At least one court has determined that the fact that the court’s term was shortly to end did not require the declaration of a mistrial, because there were several other courses of action available. (That court failed to enumerate exactly what those courses of action might be.) That court stated that in order to declare a mistrial, a court must find a manifest necessity not founded upon its own convenience. (Matter of Delcol v Dillon, 173 AD2d 704 [2d Dept 1991].) This case is distinguishable from the instant matter, in which the trial judge requested to remain with the case but was unable to do so because of administrative exigencies.

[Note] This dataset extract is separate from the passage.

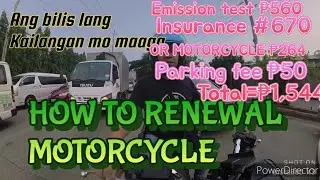 HOW TO RENEWAL MOTORCYCLE LTO PASIG CAPITOLYO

In the case at bar, the trial judge was able to stay her reassignment for one week, which the parties asserted would be a sufficient amount of time in which to conclude the presentation of all of the evidence. Unfortunately, the parties were mistaken, and the trial could not be completed within this time frame. No other judge could be substituted, it was not possible for the judge to further delay her duties in a different court, although she was willing to do so, and an indefinite continuance until the judge might be reassigned back to civil court would be impracticable. As a consequence, in the interests of justice, the court had no alternative but to declare a mistrial.